FedPC A PREPRINT
been increased effort on identifying clusters of related users to share model heads, such as with K-Means clustering in
PFedKM [Tang et al., 2021] or through clustered personal embeddings in FedEmbed [Silva et al., 2022]. Notably, there
is no prior work which learns both personal and contextual model heads for personalization within federated learning.
Meta-Learning Global Models
An alternate approach to personalizing federated learning models is through the
adoption of meta-learning [Jiang et al., 2019, Fallah et al., 2020], for learning a global model prior to fine-tuning on
client-data. After cloning the global model as an initialization from all client’s updates, local, client-side models are
permitted to diverge and fine-tune to a user’s individual preferences or data distribution [Fallah et al., 2020, Deng et al.,
2020, Hanzely and Richtárik, 2020, Hanzely et al., 2020, Lin et al., 2019b]. However, computing and applying gradients
for a full model often requires too much time, power, and memory.

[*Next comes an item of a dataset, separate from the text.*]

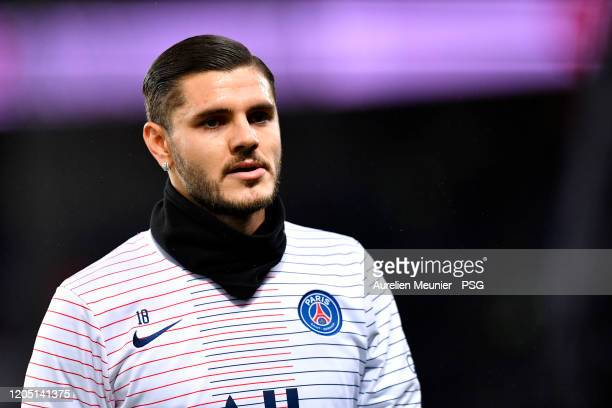 Mauro Icardi of Paris SaintGermain looks on during warmup before the Ligue 1 match between Paris SaintGermain and Olympique Lyon at Parc des Princes...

As such, expensive full-model gradients can often
only be computed and applied when a device is not actively in-use. As in the split-learning literature, there are not
meta-learning approaches for disentangling personal and contextual preferences within personalized federated learning.
Learning with Personal Embeddings
Our work leverages the insight that personal preferences can be represented
using a personalized embedding, allowing the model to condition output predictions on personal preferences without
requiring completely re-trained classification heads or networks. Personal embeddings have been used in prior work
to capture an individual’s “style,” often in imitation learning settings [Tamar et al., 2018, Hsiao et al., 2019, Paleja
et al., 2020, Schrum et al., 2022]. Treating personal embeddings as neural network parameters that are updated on-
device, these approaches learn to embed preferences and condition network output over both input data and preference
embeddings. Most closely related to our work are FedNLG [Lu et al., 2021], which predicts “persona” parameters
for users, and the Global+ model in FedEmbed [Silva et al., 2022], which learns a personal embedding for each user.

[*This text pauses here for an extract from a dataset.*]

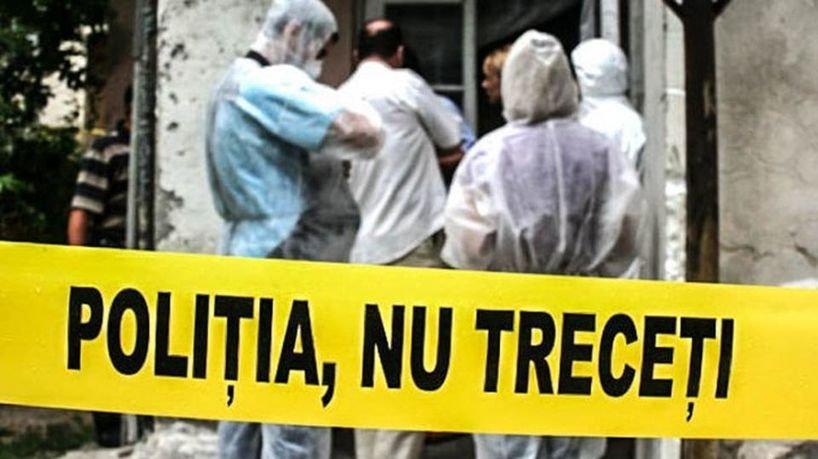 Crimă oribilă în Iași! Bărbat găsit mort în casă, cu capul tăiat în două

However, FedNLG requires access to a user’s entire history of language and demographic data in order to produce a
“persona” for each user, informing the generation of a “persona” embedding, and Global+ incorporates supervised style
feedback. Prior embedding-based approaches solely learn personal embeddings, neglecting stylization through context.
In our work, we explore the utility of incorporating context in addition to personal preferences, and all preference
embeddings are updated solely via a self-supervised language-modeling loss.
Personalization in Language
Personalization for language generation systems seeks to produce grounded systems
that can efficiently adapt to end-user needs [Yang and Flek, 2021, Dudy et al., 2021]. One such approach to personaliza-
tion is by learning a “persona” for each user and conditioning the language model on the embeddings or representation
for the persona via a memory network [Zhang et al., 2018, Wu et al., 2021, Lu et al., 2021]. “Personas” are generally
short sequences of 5-6 sentences which contain information about an individual such as “I have blonde hair” or “My
mom is a doctor.” Similar approaches leverage Bayesian inference methods to infer context[Majumder et al., 2020]
or persona [Kim et al., 2020], and then condition the language generation on the inferred context. However such
approaches involve collecting and maintaining user-profiles on a central server which may violate user-confidentiality.
Alternate approaches seek bypass this issue by enabling dynamic speaker modeling through context-based fine-tuning
rather than conditioning on profile information [Cheng et al., 2019, Li and Liang, 2021]. FedPC leverages a similar
design to dynamically learn personal and context embeddings through data from small datasets for a given user, while
also preserving user-confidentiality via federated learning.
FedPC represents a new direction in personalized federated learning research, enabling personal and stylized language
generation with a fraction of the memory, data, and compute costs of prior approaches without requiring access to
pre-made personal profiles.
3 Approach
In this section, we present our novel approach to personalization in federated learning with FedPC. FedPC produces
personal and contextual preference embeddings either via backpropagation (i.e., learning preference embeddings), or by
inference (i.e., predicting preference embeddings). A visual overview of our federated learning architecture is in Figure
2, and a step-by-step walk-through of our training algorithm is given in Algorithm 1.
3.1 Personalization via Embeddings
Personalization in FedPC is achieved entirely through preference embeddings. Every input sample (e.g., an incomplete
sentence) is accompanied by both a personal preference embedding, representing the user, and a contextual preference
embedding, representing the context or style of the prediction. These two embeddings are combined via an element-wise
multiplication to produce a single preference embedding that accompanies the input sample. By leveraging both
personal and context embeddings, FedPC considers the individual user and the broader context of an utterance, enabling
personal, stylized prediction.
3